The problem with this argument is that it's assuming that we're on a linear track to more and more intelligent machines. What we have with LLMs isn't this kind of general intelligence.
We have multi-paragraph autocomplete that's matching existing texts more and more closely. The resulting models are great priors for any kind of language processing and have simple reasoning capabilities in so far as those are present in the source texts. Using RLHF to make the resulting models useful for specific tasks is a real achievement, but doesn't change how the training works or what the original training objective was.
So let's say we continue along this trajectory and we finally have a model that can faithfully reproduce and identify every word sequence in its training data and its training data includes every word ever written up to that point. Where do we go from here?

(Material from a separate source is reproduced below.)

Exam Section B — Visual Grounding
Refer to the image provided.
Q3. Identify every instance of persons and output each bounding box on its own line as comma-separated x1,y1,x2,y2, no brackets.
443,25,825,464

Do you want to argue that it's possible that there is a clever way to create AGI that has nothing to do with the way current models work and that we should be wary of this possibility? That's a much weaker argument than the one in the article. The article extrapolates from current capabilities - while ignoring where those capabilities come from.
> And, even if you think A or B are unlikely, doesn't it make sense to just consider the possibility that they're true, and think about how we'd know and what we could do in response, to prevent C or D?

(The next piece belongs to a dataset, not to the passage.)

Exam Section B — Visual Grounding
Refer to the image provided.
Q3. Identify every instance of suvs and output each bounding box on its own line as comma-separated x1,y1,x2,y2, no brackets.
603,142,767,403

This is essentially https://plato.stanford.edu/entries/pascal-wager/
It might make sense to consider, but it doesn't make sense to invest non-trivial resources.

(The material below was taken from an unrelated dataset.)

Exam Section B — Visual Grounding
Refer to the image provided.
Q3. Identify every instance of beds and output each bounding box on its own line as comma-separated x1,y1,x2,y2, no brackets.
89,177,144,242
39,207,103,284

This isn't the part that bothers me at all. I know people who got grants from, e.g., Miri to work on research in logic. If anything, this is a great way to fund some academic research that isn't getting much attention otherwise.
The real issue is that people are raising ridiculous amounts of money by claiming that the current advances in AI will lead to some science fiction future. When this future does not materialize it will negatively affect funding for all work in the field.
And that's a problem, because there is great work going on right now and not all of it is going to be immediately useful.
I think the idea with LLMs leading to AGI is more like:
Natural language is a fuzzy context aware state machine of some sorts that can theoretically represent any arbitrarily complex state in the outside world given enough high quality text.
And by reiterating and extrapolating the rules found in human communication an AI could by the sheer ability to simulate infinitely long discussions discover new things, given the ability to independently verify outcomes.